Saved entries:
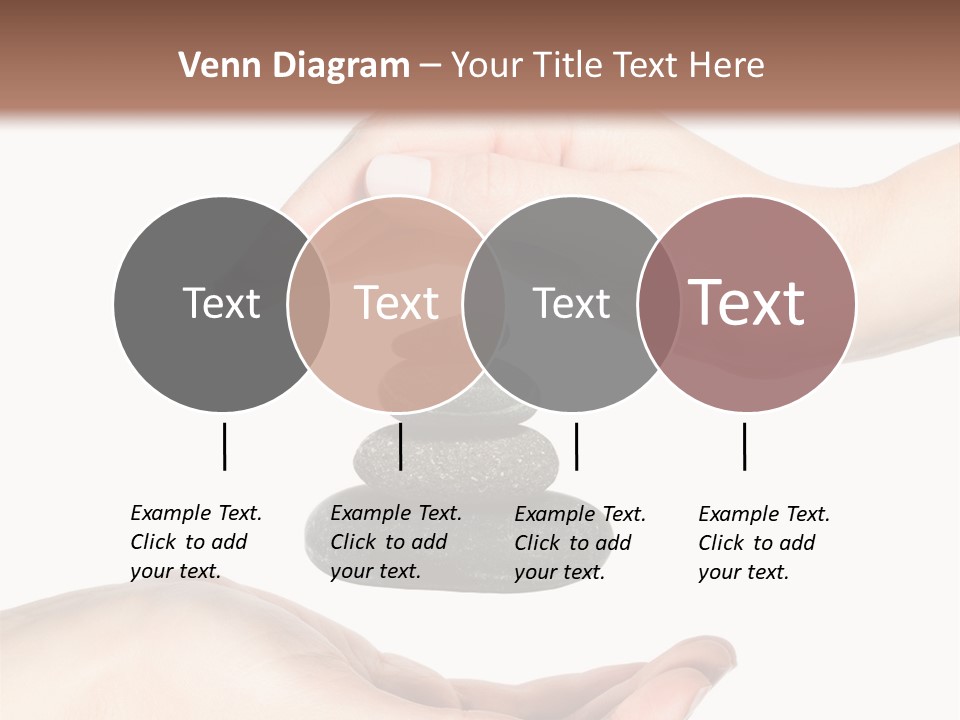 Venn Diagram – Your Title Text Here

Text

Text

Text

Text

Example Text. Click to add your text.

Example Text. Click to add your text.

Example Text. Click to add your text.

Example Text. Click to add your text.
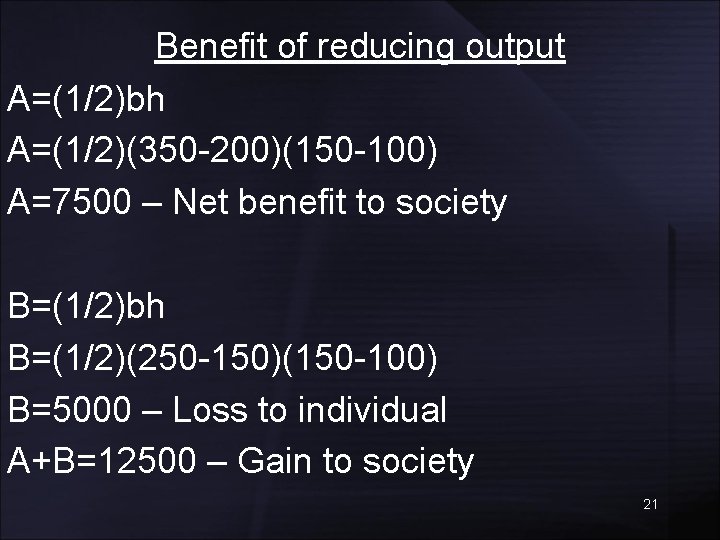 Benefit of reducing output

A=(1/2)bh

A=(1/2)(350-200)(150-100)

A=7500 – Net benefit to society

B=(1/2)bh

B=(1/2)(250-150)(150-100)

B=5000 – Loss to individual

A+B=12500 – Gain to society

21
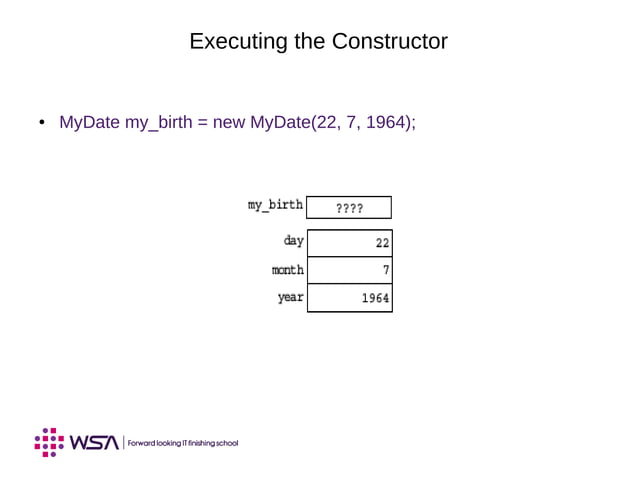 Executing the Constructor

• MyDate my_birth = new MyDate(22, 7, 1964);

my_birth ????

day 22

month 7

year 1964

WSA | Forward looking IT finishing school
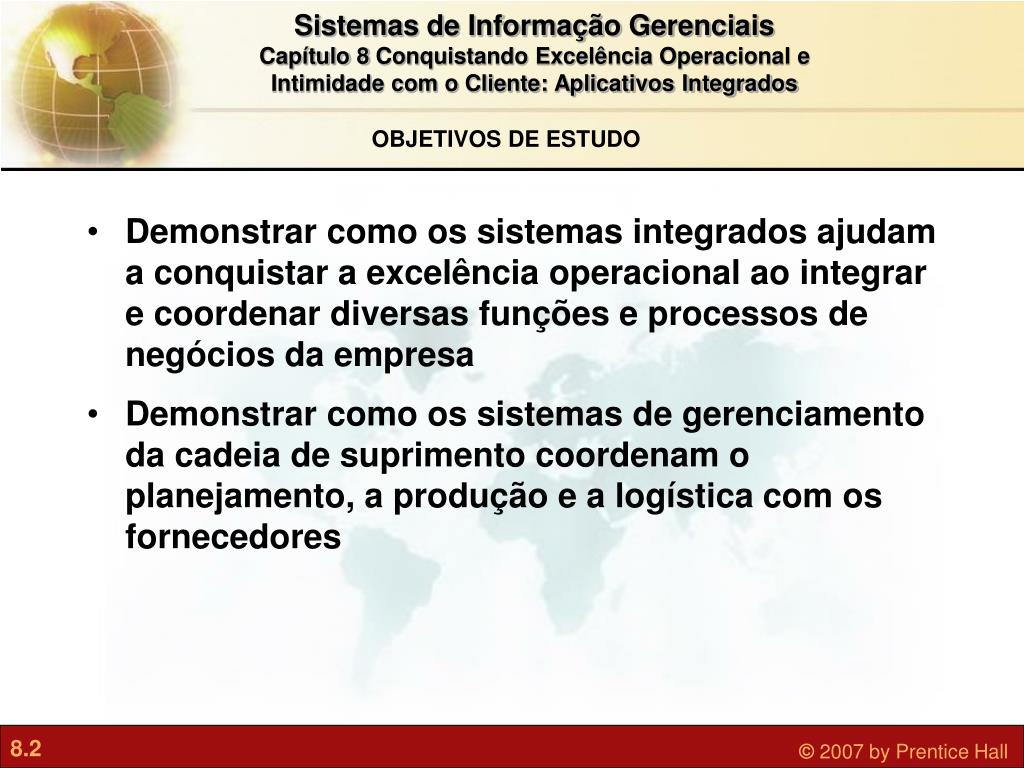 Sistemas de Informação Gerenciais
Capítulo 8 Conquistando Excelência Operacional e Intimidade com o Cliente: Aplicativos Integrados

OBJETIVOS DE ESTUDO

• Demonstrar como os sistemas integrados ajudam a conquistar a excelência operacional ao integrar e coordenar diversas funções e processos de negócios da empresa
• Demonstrar como os sistemas de gerenciamento da cadeia de suprimento coordenam o planejamento, a produção e a logística com os fornecedores

8.2

© 2007 by Prentice Hall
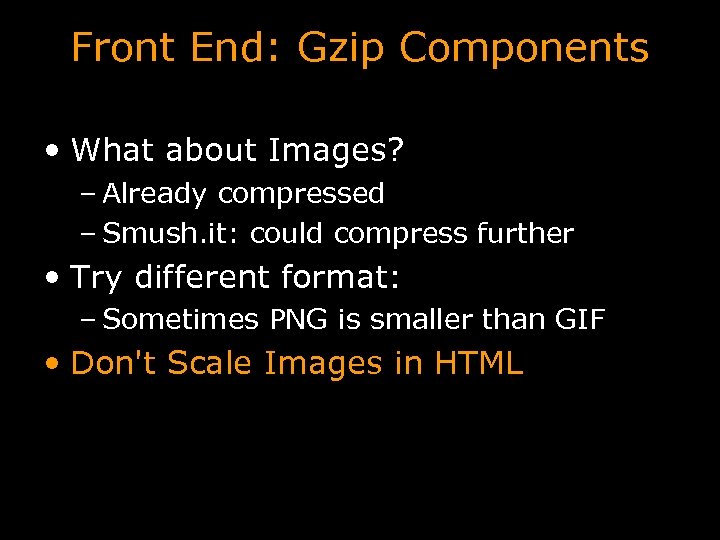 Front End: Gzip Components

• What about Images?
– Already compressed
– Smush.it: could compress further
• Try different format:
– Sometimes PNG is smaller than GIF
• Don't Scale Images in HTML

[Task directions]
If a line in the entries above contains the word "como", copy it.

[Exercise answer]
• Demonstrar como os sistemas integrados ajudam a conquistar a excelência operacional ao integrar e coordenar diversas funções e processos de negócios da empresa
• Demonstrar como os sistemas de gerenciamento da cadeia de suprimento coordenam o planejamento, a produção e a logística com os fornecedores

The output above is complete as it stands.